Escrever é dolorido. Ficamos completamente despidos, diante dos olhos curiosos e críticos, de toda sorte de gente. Despidos e deformados. Isso me encanta e apavora, ao mesmo tempo. Por mais que eu use de metáforas, sempre será o meu ponto de vista que estarei afirmando. É bom que seja assim. E não é. Mas é praticamente impossível não ser assim. E é praticamente impossível que meu ponto de vista chegue às vistas do outro exatamente como mora em mim.
Outro dia escrevi um texto que considerei emocionante, e uma pessoa que me é cara deu a ele um significado tão diverso do meu, inclusive torcendo completamente a minha intenção, que eu tremi.
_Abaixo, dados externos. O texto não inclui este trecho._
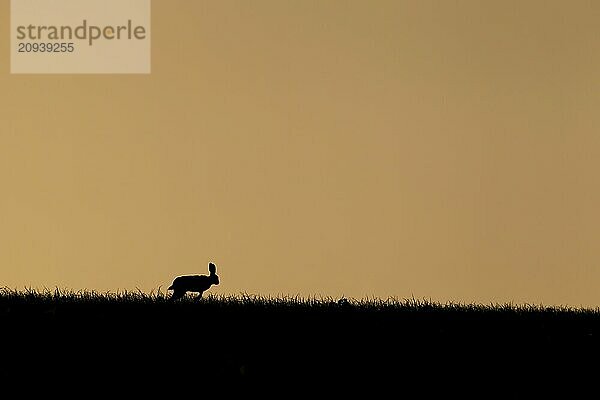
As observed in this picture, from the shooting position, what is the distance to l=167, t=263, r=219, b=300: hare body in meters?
15.1

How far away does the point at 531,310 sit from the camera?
1431 centimetres

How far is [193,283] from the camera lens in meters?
15.4

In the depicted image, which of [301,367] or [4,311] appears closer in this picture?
[301,367]

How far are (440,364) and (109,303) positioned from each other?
180 inches

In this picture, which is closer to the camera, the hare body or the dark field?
the dark field

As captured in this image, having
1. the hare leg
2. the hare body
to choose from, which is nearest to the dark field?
the hare leg

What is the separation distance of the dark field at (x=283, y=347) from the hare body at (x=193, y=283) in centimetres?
215

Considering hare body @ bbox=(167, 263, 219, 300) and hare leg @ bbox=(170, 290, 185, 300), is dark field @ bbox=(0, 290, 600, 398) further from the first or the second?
hare body @ bbox=(167, 263, 219, 300)

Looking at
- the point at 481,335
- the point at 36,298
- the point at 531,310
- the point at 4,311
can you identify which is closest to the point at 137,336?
the point at 4,311

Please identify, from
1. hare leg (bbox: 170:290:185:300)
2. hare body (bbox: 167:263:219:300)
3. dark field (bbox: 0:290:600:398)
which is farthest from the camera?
hare body (bbox: 167:263:219:300)

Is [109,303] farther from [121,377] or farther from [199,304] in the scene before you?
[121,377]

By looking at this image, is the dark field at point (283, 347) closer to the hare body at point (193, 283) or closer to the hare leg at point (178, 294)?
the hare leg at point (178, 294)

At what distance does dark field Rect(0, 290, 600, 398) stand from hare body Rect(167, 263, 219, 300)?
7.05ft

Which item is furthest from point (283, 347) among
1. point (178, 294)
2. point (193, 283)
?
point (193, 283)
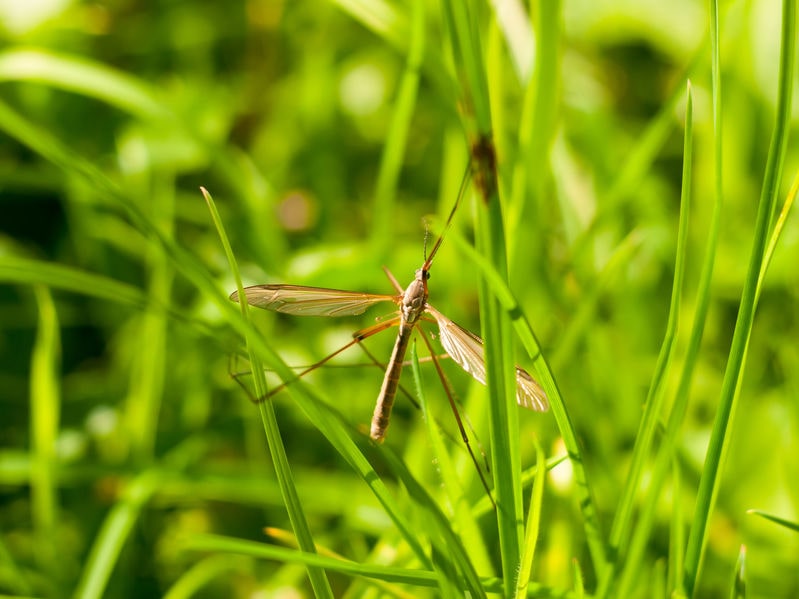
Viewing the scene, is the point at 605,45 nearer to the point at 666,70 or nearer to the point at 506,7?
the point at 666,70

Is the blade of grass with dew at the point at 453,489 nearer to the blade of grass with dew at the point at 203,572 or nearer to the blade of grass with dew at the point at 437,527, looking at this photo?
the blade of grass with dew at the point at 437,527

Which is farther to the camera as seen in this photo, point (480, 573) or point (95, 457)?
point (95, 457)

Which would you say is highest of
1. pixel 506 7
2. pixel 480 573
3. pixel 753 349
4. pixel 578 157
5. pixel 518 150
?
pixel 506 7

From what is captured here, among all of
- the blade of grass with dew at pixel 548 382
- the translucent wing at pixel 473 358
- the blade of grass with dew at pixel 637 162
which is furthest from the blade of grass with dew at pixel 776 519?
the blade of grass with dew at pixel 637 162

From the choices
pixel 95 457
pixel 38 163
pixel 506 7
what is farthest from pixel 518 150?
pixel 38 163

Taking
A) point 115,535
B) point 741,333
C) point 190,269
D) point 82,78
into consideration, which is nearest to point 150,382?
point 115,535

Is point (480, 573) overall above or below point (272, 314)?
below
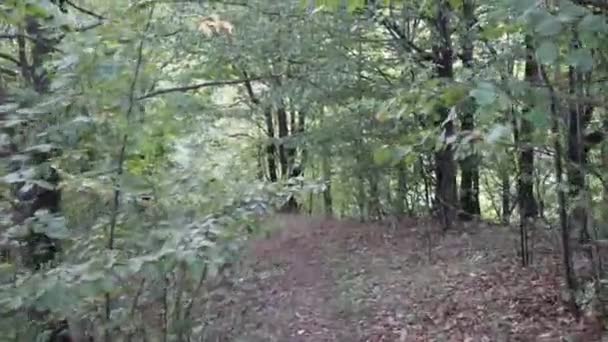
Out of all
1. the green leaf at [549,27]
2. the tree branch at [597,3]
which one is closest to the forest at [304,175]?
the green leaf at [549,27]

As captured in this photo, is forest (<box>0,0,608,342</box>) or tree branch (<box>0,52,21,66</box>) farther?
tree branch (<box>0,52,21,66</box>)

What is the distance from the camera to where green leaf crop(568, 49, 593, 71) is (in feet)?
6.18

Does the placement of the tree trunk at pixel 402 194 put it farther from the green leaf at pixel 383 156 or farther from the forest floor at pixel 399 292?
the green leaf at pixel 383 156

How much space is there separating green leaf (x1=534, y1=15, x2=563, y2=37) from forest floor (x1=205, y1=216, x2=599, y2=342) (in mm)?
2704

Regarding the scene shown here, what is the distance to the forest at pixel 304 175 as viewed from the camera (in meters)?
2.80

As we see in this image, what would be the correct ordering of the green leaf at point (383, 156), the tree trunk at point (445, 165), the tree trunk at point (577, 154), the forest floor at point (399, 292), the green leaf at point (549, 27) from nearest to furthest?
1. the green leaf at point (549, 27)
2. the green leaf at point (383, 156)
3. the tree trunk at point (577, 154)
4. the forest floor at point (399, 292)
5. the tree trunk at point (445, 165)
Será assim que se sente um escritor controverso? Só que eu havia considerado o texto em questão completamente inocente (!) e ele me foi devolvido com tom de desprezo e pouca valia...
Quem lê, empresta à palavra a sua própria vivência, diversa, inclusive por coerência, do autor; portanto, os olhos que dissecam o texto também o modificam, transformando-o à sua imagem e semelhança; não no quesito "valor", mas no "jeito de ver", na forma de entender, de decifrar o que foi dito; daí a mudança, que não invalida o dito, nem o entendido, mas acrescenta-lhe significados. O ato criativo não pertence mais ao autor, uma vez que cai nas mãos do leitor. A escritura é uma parte, talvez a menor delas, da criação. Todo o resto foge ao controle do criador.
Exposto, despido e deformado, o autor se submete ao olhar do outro, sem metáforas nem trapos nem tintas, a proteger-lhe a alma. A mesma sobre a qual o olhar alheio projeta a própria, igualmente despida e deformada. Criar é dolorido, tanto para quem escreve, quanto para quem lê o escrito.